Admission to Candidacy

After admission as a degree-seeking student, a student will also apply for candidacy after completing her or his course work. Application for candidacy should be made at the beginning of the term in which the student expects to fulfill the candidacy requirements (successful completion of ENGL-8950  for non-thesis students; after 18 credit hours are earned for thesis students). Application forms are available in the college office. To qualify for degree candidacy for the thesis option, a student must do the following:

  1. complete each course for the M.A. in English with a “B” (3.0) or better;
  2. complete a detailed, approved proposal for a master’s thesis; and
  3. complete thesis proposal form with the signatures of three full time English graduate faculty who have agreed to serve on the student’s thesis committee; the primary thesis advisor must be from the tenure-stream faculty.

More detailed candidacy information is available through the M.A. in English advisors.
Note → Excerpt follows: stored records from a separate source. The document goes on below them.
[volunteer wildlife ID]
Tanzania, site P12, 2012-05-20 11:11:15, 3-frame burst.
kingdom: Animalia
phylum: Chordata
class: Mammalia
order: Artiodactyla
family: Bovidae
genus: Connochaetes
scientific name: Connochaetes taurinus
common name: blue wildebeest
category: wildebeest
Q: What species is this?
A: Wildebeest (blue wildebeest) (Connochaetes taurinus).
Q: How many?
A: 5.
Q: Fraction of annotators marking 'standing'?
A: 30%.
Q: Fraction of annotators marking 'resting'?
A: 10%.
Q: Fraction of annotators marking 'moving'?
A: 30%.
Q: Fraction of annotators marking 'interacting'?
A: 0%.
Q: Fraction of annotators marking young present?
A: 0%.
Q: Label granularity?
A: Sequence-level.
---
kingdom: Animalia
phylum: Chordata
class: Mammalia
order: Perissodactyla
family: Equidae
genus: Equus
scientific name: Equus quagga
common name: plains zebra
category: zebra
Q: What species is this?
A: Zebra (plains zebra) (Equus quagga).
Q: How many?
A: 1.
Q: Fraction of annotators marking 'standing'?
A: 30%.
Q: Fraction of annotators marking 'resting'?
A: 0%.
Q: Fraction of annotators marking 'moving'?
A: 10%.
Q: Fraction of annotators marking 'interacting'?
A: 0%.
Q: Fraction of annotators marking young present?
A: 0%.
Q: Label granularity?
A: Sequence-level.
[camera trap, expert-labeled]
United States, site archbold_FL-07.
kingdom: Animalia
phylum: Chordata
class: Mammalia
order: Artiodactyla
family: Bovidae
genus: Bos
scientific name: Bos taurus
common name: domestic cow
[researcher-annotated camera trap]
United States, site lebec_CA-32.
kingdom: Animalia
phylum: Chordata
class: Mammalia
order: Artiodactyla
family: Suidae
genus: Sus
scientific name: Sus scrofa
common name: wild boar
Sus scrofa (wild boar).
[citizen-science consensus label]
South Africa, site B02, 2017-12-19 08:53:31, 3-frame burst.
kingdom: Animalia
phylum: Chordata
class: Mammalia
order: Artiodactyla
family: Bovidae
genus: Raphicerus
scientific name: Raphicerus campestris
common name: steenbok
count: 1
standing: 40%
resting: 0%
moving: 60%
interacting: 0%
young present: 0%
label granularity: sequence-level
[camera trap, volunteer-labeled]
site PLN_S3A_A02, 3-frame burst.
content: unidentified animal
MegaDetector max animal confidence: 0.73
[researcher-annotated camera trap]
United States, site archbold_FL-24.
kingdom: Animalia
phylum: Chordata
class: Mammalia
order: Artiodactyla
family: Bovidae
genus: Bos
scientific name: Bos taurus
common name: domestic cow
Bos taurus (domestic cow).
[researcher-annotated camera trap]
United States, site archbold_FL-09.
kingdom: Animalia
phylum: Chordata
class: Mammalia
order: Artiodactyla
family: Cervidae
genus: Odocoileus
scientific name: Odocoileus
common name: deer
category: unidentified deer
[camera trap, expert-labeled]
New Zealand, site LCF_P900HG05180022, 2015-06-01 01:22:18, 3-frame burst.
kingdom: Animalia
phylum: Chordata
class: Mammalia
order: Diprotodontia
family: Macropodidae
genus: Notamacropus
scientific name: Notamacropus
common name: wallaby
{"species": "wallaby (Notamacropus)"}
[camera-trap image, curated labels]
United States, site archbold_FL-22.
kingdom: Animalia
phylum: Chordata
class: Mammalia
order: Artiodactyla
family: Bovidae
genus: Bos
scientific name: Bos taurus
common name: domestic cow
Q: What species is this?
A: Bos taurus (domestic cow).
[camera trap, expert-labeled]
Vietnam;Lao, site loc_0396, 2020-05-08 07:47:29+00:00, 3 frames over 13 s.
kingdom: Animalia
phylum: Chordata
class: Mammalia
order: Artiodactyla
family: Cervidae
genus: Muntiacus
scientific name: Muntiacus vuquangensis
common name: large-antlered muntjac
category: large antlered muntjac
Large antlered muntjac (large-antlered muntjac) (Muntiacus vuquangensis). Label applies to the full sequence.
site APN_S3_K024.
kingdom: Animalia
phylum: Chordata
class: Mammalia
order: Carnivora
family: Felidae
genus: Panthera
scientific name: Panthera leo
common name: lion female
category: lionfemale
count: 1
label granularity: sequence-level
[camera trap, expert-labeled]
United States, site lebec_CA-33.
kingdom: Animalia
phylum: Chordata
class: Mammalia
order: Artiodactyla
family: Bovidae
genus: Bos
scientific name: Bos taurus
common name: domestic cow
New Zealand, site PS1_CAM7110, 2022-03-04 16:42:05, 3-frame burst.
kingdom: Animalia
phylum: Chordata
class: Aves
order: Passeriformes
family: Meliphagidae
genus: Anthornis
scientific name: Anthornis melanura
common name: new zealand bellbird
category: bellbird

Degree Requirements Literature Sequence

Required Courses Thesis Option (21 Hours)

With faculty approval, students in the Literature Sequence may choose a thesis option. To receive approval for the thesis option, a student must propose a thesis project after 18 credit hours have been completed to the English program tenure-stream faculty. At least two of the faculty members must vote ‘yes’ for the student to receive approval. In the thesis option, a student completes research and prepares a formal thesis manuscripts. The thesis option would be appropriate for students who have research interests or who intend to pursue doctoral studies.

Required Courses Non-thesis Option (25 Hours)

In the non-thesis option, a student takes ENGL - 8950 Comprehensive Examination in English (1) . More information concerning the options is available in the English Graduate Student Handbook.

Additional Requirements (9 Hours)

Three of the required courses may be repeated with different topics as electives (ENGL-8540  ENGL-8550  ENGL-8560  ENGL-8570 , and 8000 level English courses not listed above may not be used as electives here. No more than two 6000 level courses may be used as electives to fulfill the additional 9 credit hour requirement here. Other elective courses should be selected in consultation with and approval of the academic advisor and the English Program Coordinator. The courses selected will be related to student’s previous preparation and/or relevant interests.

Total - 33 - 34 Hours*

Total Thesis Option = 33 Hours

Total Non-thesis Option = 34 Hours

Degree Requirements Writing Sequence

Additional Requirements (9 Hours)

With the advisor’s approval, students will select 9 credit hours of 6000-plus level courses in literature, composition, rhetoric, or closely related fields.